_Seitenauszug_.
************

Thomas: Wir sind ja die Gewerkschaft.
Karsten: Genau, die Basis sollte voneinander lernen und gegenseitig ihre Sichtweise kennenlernen. Und von den Hauptamtlichen kann man ja auch lernen, aber das muss alles zurück an die Basis gehen. Alle Mitglieder müssen mitgenommen werden.
Außerdem hat ver.di 13 Fachbereiche, warum kann man nicht die Kämpfe untereinander vernetzen? Aber so kochen alle Sekretär*innen ihre eigene Suppe und halten sich nicht daran, was hier bei der Konferenz überall dran steht: „Gemeinsam gewinnen.“
Angelika: Man muss die Basis einbeziehen, denn sie soll entscheiden.
Und ihr habt das Gefühl, dass die Konferenz noch nicht weit genug in diese Richtung geht?
Angelika: Sie geht nicht weit genug.
Thomas: Es braucht mehr Demokratie und mehr Abstimmungen, um die Basis richtig zu beteiligen.

************

_Aufgabe_. Wiederhole den Abschnitt des Seitenauszugs von „Thomas: Wir sind“ bis „diese Richtung geht?“ wortgetreu. Die Einträge werden hier nicht gebraucht.

************

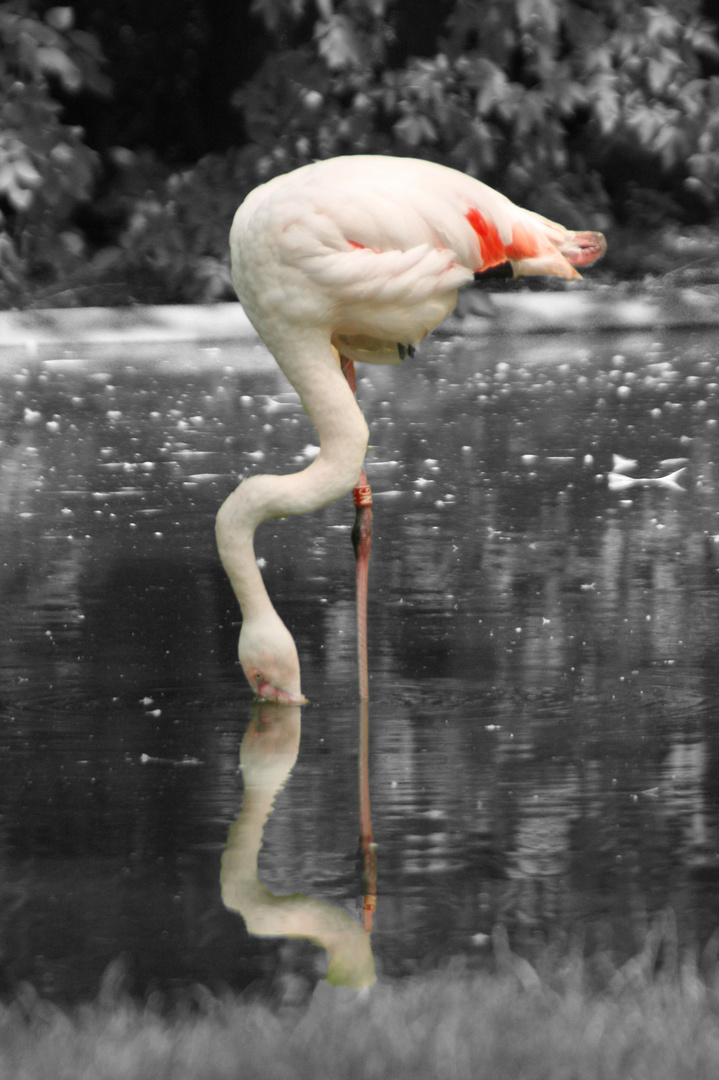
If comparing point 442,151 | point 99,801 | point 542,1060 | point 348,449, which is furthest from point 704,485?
point 442,151

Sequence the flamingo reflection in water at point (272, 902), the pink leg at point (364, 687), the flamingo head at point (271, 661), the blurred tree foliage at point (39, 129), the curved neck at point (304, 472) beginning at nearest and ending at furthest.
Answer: the flamingo reflection in water at point (272, 902)
the pink leg at point (364, 687)
the flamingo head at point (271, 661)
the curved neck at point (304, 472)
the blurred tree foliage at point (39, 129)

************

_Lösung_.
Thomas: Wir sind ja die Gewerkschaft.
Karsten: Genau, die Basis sollte voneinander lernen und gegenseitig ihre Sichtweise kennenlernen. Und von den Hauptamtlichen kann man ja auch lernen, aber das muss alles zurück an die Basis gehen. Alle Mitglieder müssen mitgenommen werden.
Außerdem hat ver.di 13 Fachbereiche, warum kann man nicht die Kämpfe untereinander vernetzen? Aber so kochen alle Sekretär*innen ihre eigene Suppe und halten sich nicht daran, was hier bei der Konferenz überall dran steht: „Gemeinsam gewinnen.“
Angelika: Man muss die Basis einbeziehen, denn sie soll entscheiden.
Und ihr habt das Gefühl, dass die Konferenz noch nicht weit genug in diese Richtung geht?